>> start Information supplied
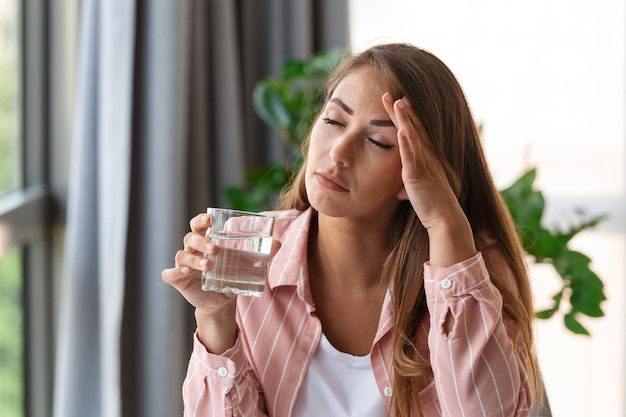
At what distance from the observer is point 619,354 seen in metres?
3.07

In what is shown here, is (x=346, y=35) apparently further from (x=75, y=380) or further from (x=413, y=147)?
(x=413, y=147)

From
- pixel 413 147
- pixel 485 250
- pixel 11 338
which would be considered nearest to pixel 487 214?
pixel 485 250

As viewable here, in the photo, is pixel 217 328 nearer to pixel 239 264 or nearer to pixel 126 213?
pixel 239 264

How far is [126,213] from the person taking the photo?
7.22 ft

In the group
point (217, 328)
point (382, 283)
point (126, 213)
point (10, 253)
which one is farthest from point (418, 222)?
point (10, 253)

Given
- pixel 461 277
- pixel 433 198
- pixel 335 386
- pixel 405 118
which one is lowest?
pixel 335 386

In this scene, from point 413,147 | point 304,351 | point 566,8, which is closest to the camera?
point 413,147

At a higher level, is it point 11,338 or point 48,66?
point 48,66

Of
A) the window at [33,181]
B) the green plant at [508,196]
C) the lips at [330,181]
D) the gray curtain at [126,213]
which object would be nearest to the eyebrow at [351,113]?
the lips at [330,181]

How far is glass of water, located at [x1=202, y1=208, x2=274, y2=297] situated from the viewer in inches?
50.4

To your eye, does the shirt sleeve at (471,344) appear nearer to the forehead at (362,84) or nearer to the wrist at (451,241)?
the wrist at (451,241)

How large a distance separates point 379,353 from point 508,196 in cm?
72

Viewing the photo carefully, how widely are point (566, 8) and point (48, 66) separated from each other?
172cm

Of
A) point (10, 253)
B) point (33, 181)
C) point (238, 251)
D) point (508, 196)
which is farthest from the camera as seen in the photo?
point (33, 181)
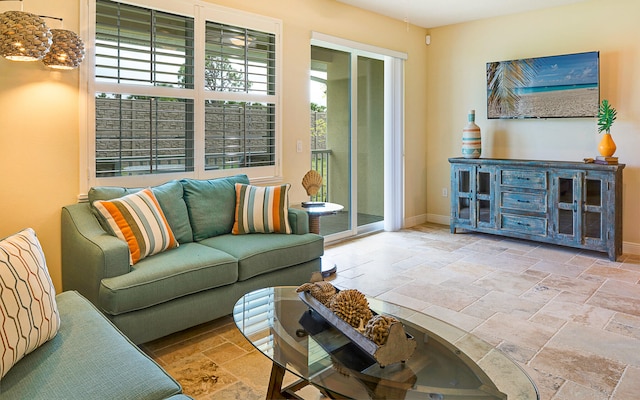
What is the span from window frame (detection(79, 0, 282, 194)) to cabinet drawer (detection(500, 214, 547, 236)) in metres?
2.64

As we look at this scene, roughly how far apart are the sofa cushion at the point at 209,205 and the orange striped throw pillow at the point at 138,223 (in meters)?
0.35

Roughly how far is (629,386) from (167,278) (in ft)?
8.03

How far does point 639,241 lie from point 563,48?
7.35 feet

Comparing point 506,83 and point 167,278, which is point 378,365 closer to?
point 167,278

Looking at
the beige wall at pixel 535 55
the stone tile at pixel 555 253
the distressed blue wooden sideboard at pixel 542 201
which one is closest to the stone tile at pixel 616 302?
the stone tile at pixel 555 253

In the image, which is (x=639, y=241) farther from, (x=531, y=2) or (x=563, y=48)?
(x=531, y=2)

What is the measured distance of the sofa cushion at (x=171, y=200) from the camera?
120 inches

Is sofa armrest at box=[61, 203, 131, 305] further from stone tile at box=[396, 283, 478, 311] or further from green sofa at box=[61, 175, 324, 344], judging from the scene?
stone tile at box=[396, 283, 478, 311]

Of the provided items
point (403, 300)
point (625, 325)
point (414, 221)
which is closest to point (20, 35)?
point (403, 300)

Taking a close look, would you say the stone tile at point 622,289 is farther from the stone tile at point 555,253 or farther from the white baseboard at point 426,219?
the white baseboard at point 426,219

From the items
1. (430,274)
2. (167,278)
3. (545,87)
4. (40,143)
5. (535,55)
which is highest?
(535,55)

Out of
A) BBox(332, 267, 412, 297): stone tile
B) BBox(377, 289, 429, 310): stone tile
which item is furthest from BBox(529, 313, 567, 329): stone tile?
BBox(332, 267, 412, 297): stone tile

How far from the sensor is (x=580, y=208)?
468 cm

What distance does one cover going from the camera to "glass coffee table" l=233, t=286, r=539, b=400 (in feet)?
4.93
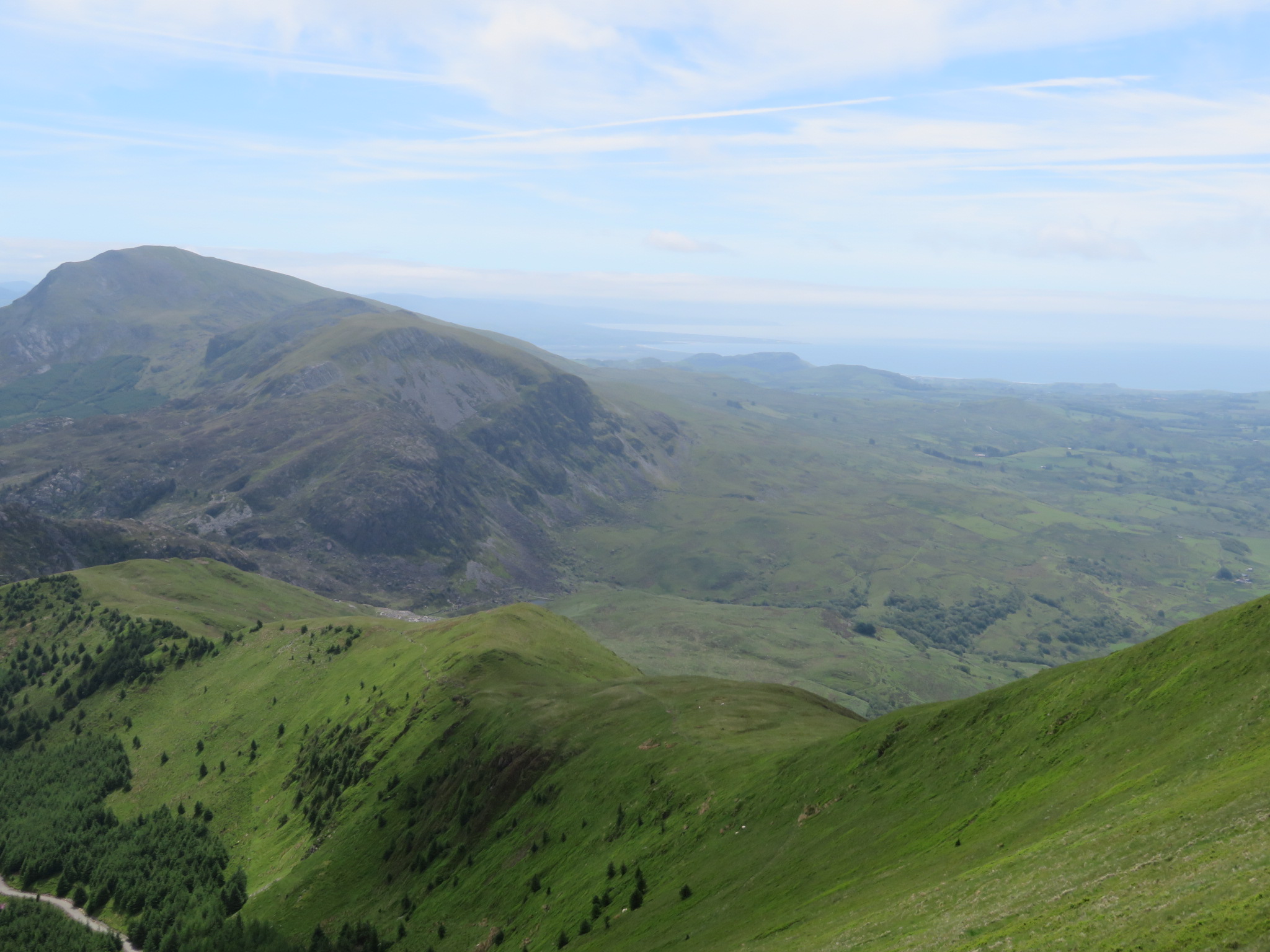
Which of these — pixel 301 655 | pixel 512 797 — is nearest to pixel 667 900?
pixel 512 797

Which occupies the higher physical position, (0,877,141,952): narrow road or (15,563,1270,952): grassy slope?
(15,563,1270,952): grassy slope

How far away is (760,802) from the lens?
2746 inches

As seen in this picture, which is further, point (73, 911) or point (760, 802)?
point (73, 911)

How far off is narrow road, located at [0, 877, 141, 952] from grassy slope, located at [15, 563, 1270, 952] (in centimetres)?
1560

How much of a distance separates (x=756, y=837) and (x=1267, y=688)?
1560 inches

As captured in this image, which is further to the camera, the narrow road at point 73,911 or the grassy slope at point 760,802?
the narrow road at point 73,911

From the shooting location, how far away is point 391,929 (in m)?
85.0

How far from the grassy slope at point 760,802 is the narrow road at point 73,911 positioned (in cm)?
1560

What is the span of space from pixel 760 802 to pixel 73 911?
9741cm

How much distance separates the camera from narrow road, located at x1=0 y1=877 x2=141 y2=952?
9469 centimetres

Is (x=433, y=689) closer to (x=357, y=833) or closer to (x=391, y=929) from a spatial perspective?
(x=357, y=833)

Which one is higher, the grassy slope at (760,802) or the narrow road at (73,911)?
the grassy slope at (760,802)

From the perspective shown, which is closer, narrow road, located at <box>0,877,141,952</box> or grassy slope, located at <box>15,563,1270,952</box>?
grassy slope, located at <box>15,563,1270,952</box>

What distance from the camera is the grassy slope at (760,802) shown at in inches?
1326
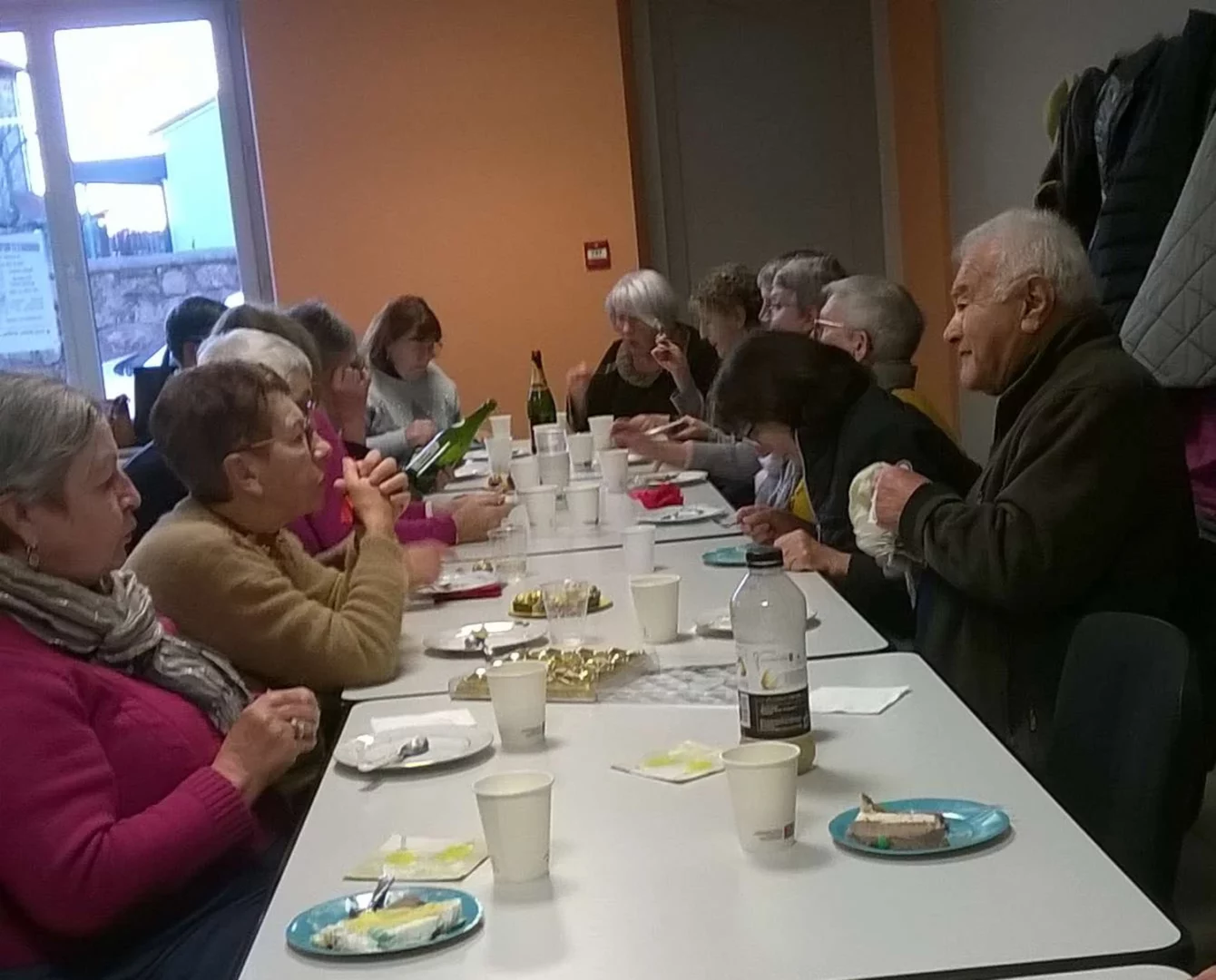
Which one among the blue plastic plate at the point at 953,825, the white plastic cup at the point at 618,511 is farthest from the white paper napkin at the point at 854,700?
the white plastic cup at the point at 618,511

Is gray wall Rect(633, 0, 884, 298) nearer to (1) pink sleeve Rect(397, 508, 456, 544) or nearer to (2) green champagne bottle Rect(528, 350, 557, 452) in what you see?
(2) green champagne bottle Rect(528, 350, 557, 452)

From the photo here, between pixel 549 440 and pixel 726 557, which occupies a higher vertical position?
pixel 549 440

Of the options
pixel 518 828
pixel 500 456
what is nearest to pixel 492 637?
pixel 518 828

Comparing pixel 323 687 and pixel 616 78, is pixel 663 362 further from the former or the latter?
pixel 323 687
>> end Information supplied
Nothing in the entries above should change when they are printed again, except that the pictures are dropped.

■ Solution to this problem:
At what distance from the observer is point 619,354 seen in metres?
3.07

In what is shown here, is (x=346, y=35) apparently further from (x=75, y=380) or further from (x=413, y=147)?
(x=413, y=147)

From
- pixel 413 147
- pixel 485 250
- pixel 11 338
which would be considered nearest to pixel 487 214?
pixel 485 250

As viewable here, in the photo, is pixel 217 328 nearer to pixel 239 264 or nearer to pixel 126 213?
pixel 239 264

How far is [126,213] from the person taking the photo?
7.22 ft

In the group
point (217, 328)
point (382, 283)
point (126, 213)
point (10, 253)
which one is farthest from point (418, 222)?
point (10, 253)

Given
- pixel 461 277
- pixel 433 198
- pixel 335 386
- pixel 405 118
which one is lowest?
pixel 335 386

In this scene, from point 413,147 | point 304,351 | point 566,8, which is closest to the camera?
point 413,147

At a higher level, is it point 11,338 or point 48,66?
point 48,66

Of
A) the window at [33,181]
B) the green plant at [508,196]
C) the lips at [330,181]
D) the gray curtain at [126,213]
which object would be nearest to the eyebrow at [351,113]?
the lips at [330,181]

How far is glass of water, located at [x1=202, y1=208, x2=274, y2=297] situated from the viewer in inches?
50.4

To your eye, does the shirt sleeve at (471,344) appear nearer to the forehead at (362,84) or nearer to the wrist at (451,241)?
the wrist at (451,241)

How large a distance separates point 379,353 from point 508,196 in cm?
72

Viewing the photo carefully, how widely are point (566, 8) and point (48, 66) separated from each other?
172cm

Of
A) point (10, 253)
B) point (33, 181)
C) point (238, 251)
D) point (508, 196)
which is farthest from the camera as seen in the photo?
point (33, 181)
What is the span from window frame (detection(79, 0, 282, 194)) to cabinet drawer (detection(500, 214, 547, 236)) in metres?
2.64

As we look at this scene, roughly how far apart are the sofa cushion at the point at 209,205 and the orange striped throw pillow at the point at 138,223 (in meters)?
0.35

Roughly how far is (629,386) from (167,278) (in ft)?
8.03

How far does point 639,241 lie from point 563,48?
7.35 feet

Comparing point 506,83 and point 167,278, which is point 378,365 closer to?
point 167,278

Looking at
the beige wall at pixel 535 55
the stone tile at pixel 555 253
the distressed blue wooden sideboard at pixel 542 201
which one is closest to the stone tile at pixel 616 302?
the stone tile at pixel 555 253

In the image, which is (x=639, y=241) farther from, (x=531, y=2) or (x=563, y=48)?
(x=531, y=2)

What is the measured distance of the sofa cushion at (x=171, y=200) from the camera?
120 inches

Is sofa armrest at box=[61, 203, 131, 305] further from stone tile at box=[396, 283, 478, 311] or further from green sofa at box=[61, 175, 324, 344], judging from the scene?
stone tile at box=[396, 283, 478, 311]

Of the provided items
point (403, 300)
point (625, 325)
point (414, 221)
which is closest to point (20, 35)?
point (403, 300)

Taking a close look, would you say the stone tile at point 622,289 is farther from the stone tile at point 555,253 or farther from the white baseboard at point 426,219?
the white baseboard at point 426,219

From the items
1. (430,274)
2. (167,278)
3. (545,87)
4. (40,143)
5. (535,55)
which is highest?
(535,55)

Out of
A) BBox(332, 267, 412, 297): stone tile
B) BBox(377, 289, 429, 310): stone tile
which item is furthest from BBox(529, 313, 567, 329): stone tile?
BBox(332, 267, 412, 297): stone tile

How far from the sensor is (x=580, y=208)?
468 cm

What distance does one cover going from the camera to "glass coffee table" l=233, t=286, r=539, b=400 (in feet)?
4.93
Which of these — pixel 301 655 | pixel 512 797 — is nearest to pixel 667 900?
pixel 512 797

Which occupies the higher physical position, (0,877,141,952): narrow road or (15,563,1270,952): grassy slope?
(15,563,1270,952): grassy slope

How far away is (760,802) from the lens?
2746 inches

As seen in this picture, which is further, point (73, 911) or point (760, 802)?
point (73, 911)

How far off is narrow road, located at [0, 877, 141, 952] from grassy slope, located at [15, 563, 1270, 952] (in centimetres)?
1560

How much of a distance separates (x=756, y=837) and (x=1267, y=688)?
1560 inches

As captured in this image, which is further to the camera, the narrow road at point 73,911 or the grassy slope at point 760,802?
the narrow road at point 73,911

From the shooting location, how far away is point 391,929 (in m)?
85.0

How far from the grassy slope at point 760,802 is the narrow road at point 73,911 positioned (in cm)?
1560

What is the span of space from pixel 760 802 to pixel 73 911?
9741cm

How much distance separates the camera from narrow road, located at x1=0 y1=877 x2=141 y2=952?
9469 centimetres

Is (x=433, y=689) closer to (x=357, y=833) or closer to (x=391, y=929) from a spatial perspective?
(x=357, y=833)

Which one is higher, the grassy slope at (760,802) or the narrow road at (73,911)?
the grassy slope at (760,802)

From the perspective shown, which is closer, narrow road, located at <box>0,877,141,952</box> or grassy slope, located at <box>15,563,1270,952</box>?
grassy slope, located at <box>15,563,1270,952</box>

What distance from the camera is the grassy slope at (760,802) shown at in inches?
1326
Which one among the blue plastic plate at the point at 953,825, the white plastic cup at the point at 618,511 is farthest from the white paper napkin at the point at 854,700?
the white plastic cup at the point at 618,511

Is gray wall Rect(633, 0, 884, 298) nearer to (1) pink sleeve Rect(397, 508, 456, 544) or nearer to (2) green champagne bottle Rect(528, 350, 557, 452) in what you see?
(2) green champagne bottle Rect(528, 350, 557, 452)

From the photo here, between pixel 549 440 and pixel 726 557, which occupies a higher vertical position?
pixel 549 440

Of the options
pixel 518 828
pixel 500 456
what is nearest to pixel 492 637?
pixel 518 828

Comparing pixel 323 687 and pixel 616 78, is pixel 663 362 further from the former or the latter?
pixel 323 687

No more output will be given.